Exercise objective: In the records below, repeat exactly the lines between the line holding "Бассейн. Кипр, Корал" and the line holding "7-30-16-old-mt-t-village-deer-are-everywhere-c", inclusive, and drop the pictures.

Data records:
=-=-=-=-=

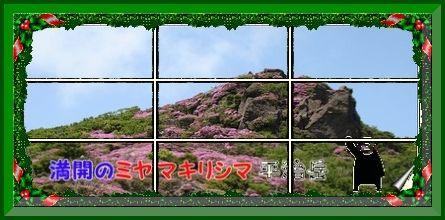 f0193521_19473929.jpg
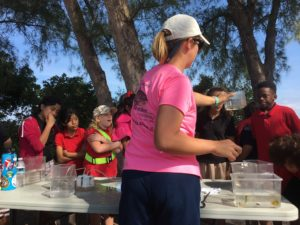 STEM-focused outdoor education south florida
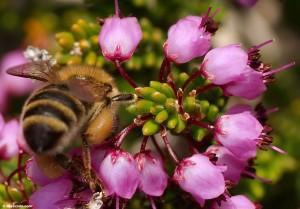 Heather Premium Honey (1)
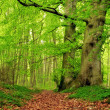 Stock Photo: :very sharp and detailed photo of famous saturated Danish forest in s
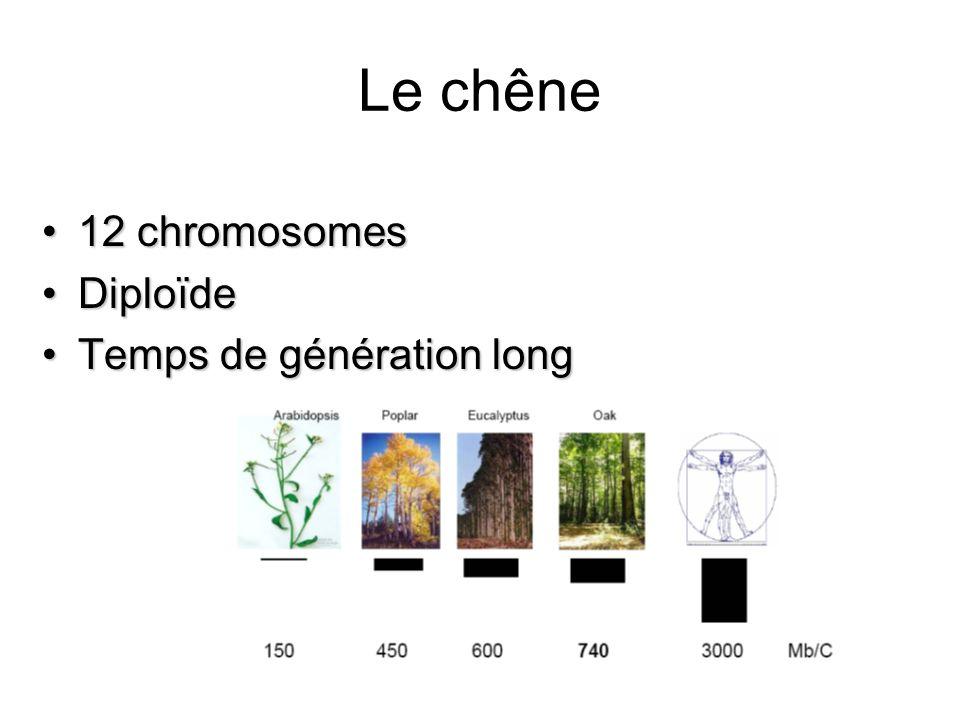 Le chêne 12 chromosomes Diploïde Temps de génération long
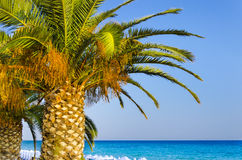 Palms on tropical beach Royalty Free Stock Images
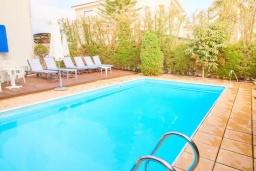 Бассейн. Кипр, Корал Бэй : Уютная вилла с видом на Средиземное море, с 4-мя спальнями, с бассейном в окружении зелёного сада, тенистой террасой с патио и барбекю, расположена недалеко от пляжа Corallia Bay Beach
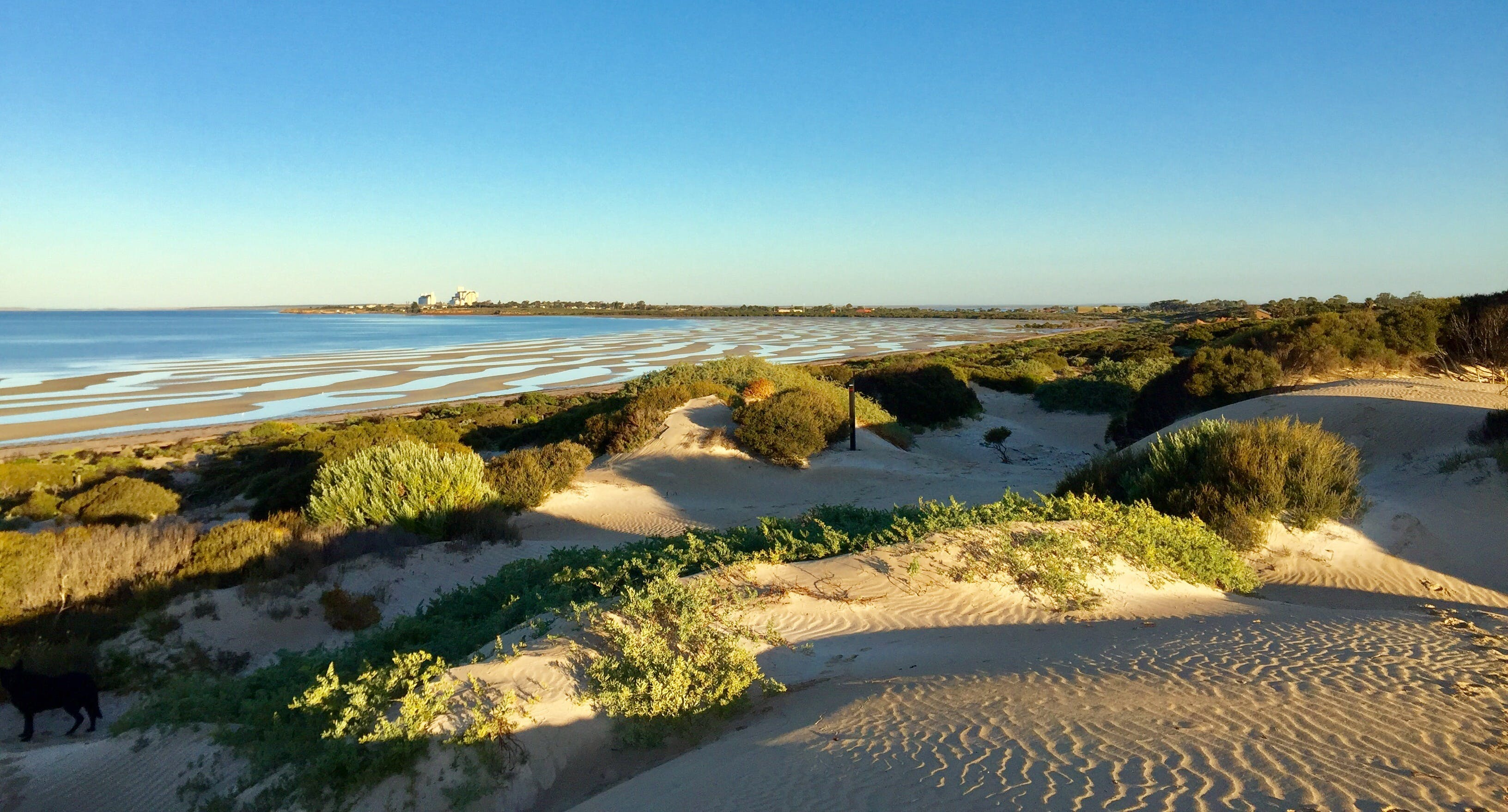 Shelly Beach Dune Walk Trail - Wagga Wagga Accommodation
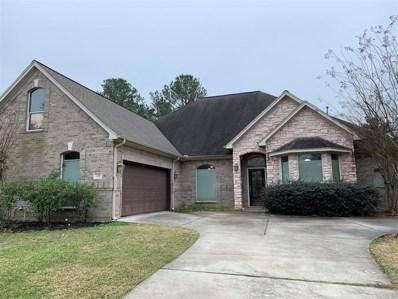 131 Wick Willow Drive, Montgomery, TX 77356 - #: 6313573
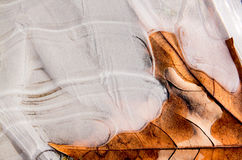 Hoja en hielo Imagen de archivo libre de regalías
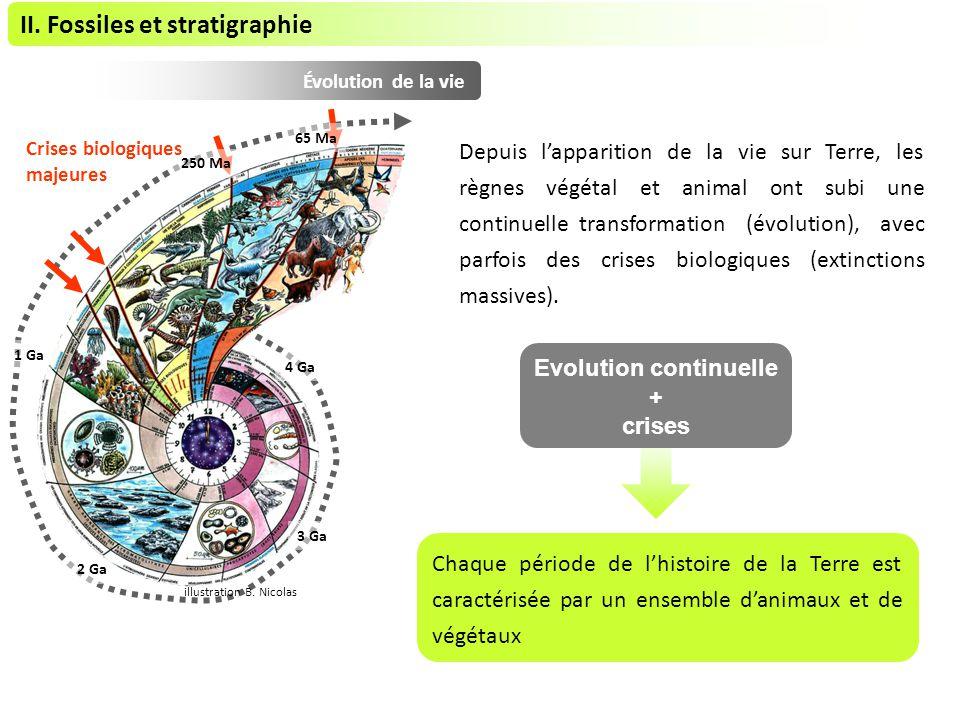 Évolution de la vie II.Fossiles et stratigraphie 4 Ga 3 Ga 2 Ga 1 Ga 250 Ma 65 Ma illustration B.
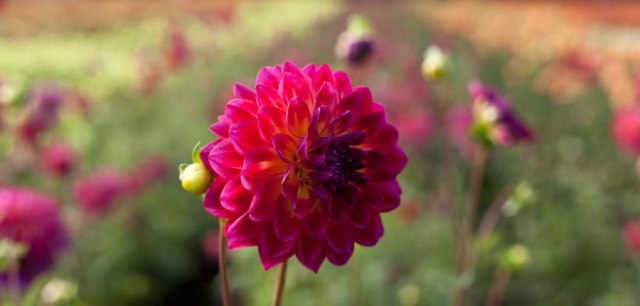 dahlia-oregon-farm-3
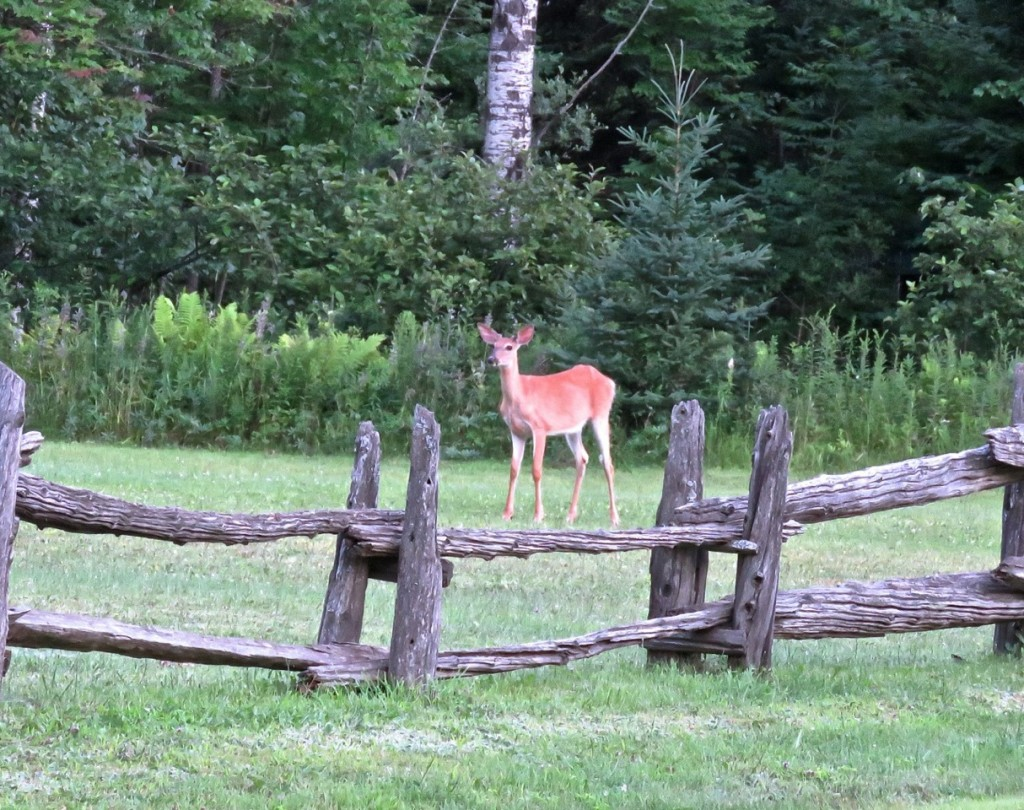 7-30-16-old-mt-t-village-deer-are-everywhere-c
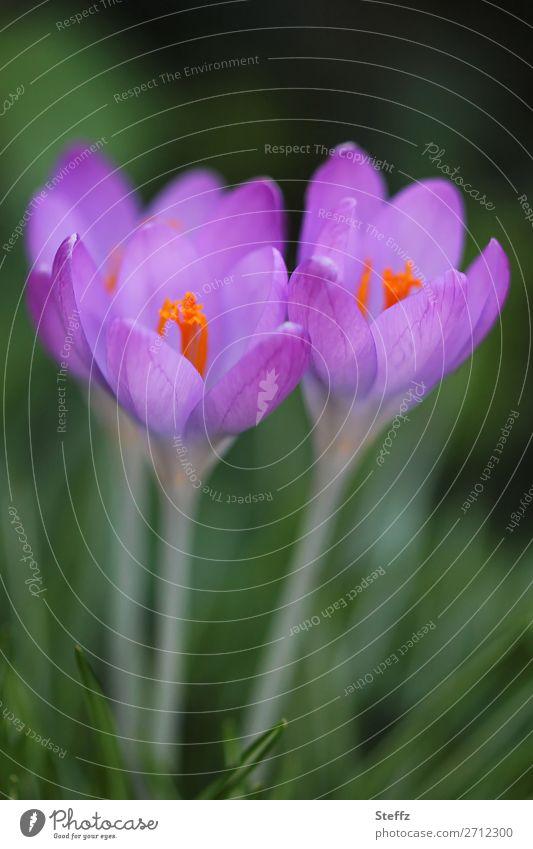 Soon crocuses bloom Crocus flowering crocuses Domestic Nordic spring awakening Spring Crocuses blooming spring flowers native wildflowers Spring flowering plant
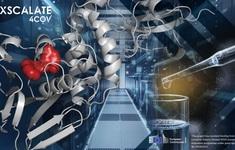 Châu Âu thử nghiệm siêu máy tính tìm kiếm thuốc điều trị COVID-19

=-=-=-=-=

Exercise result:
 Бассейн. Кипр, Корал Бэй : Уютная вилла с видом на Средиземное море, с 4-мя спальнями, с бассейном в окружении зелёного сада, тенистой террасой с патио и барбекю, расположена недалеко от пляжа Corallia Bay Beach
 Shelly Beach Dune Walk Trail - Wagga Wagga Accommodation
 131 Wick Willow Drive, Montgomery, TX 77356 - #: 6313573
 Hoja en hielo Imagen de archivo libre de regalías
 Évolution de la vie II.Fossiles et stratigraphie 4 Ga 3 Ga 2 Ga 1 Ga 250 Ma 65 Ma illustration B.
 dahlia-oregon-farm-3
 7-30-16-old-mt-t-village-deer-are-everywhere-c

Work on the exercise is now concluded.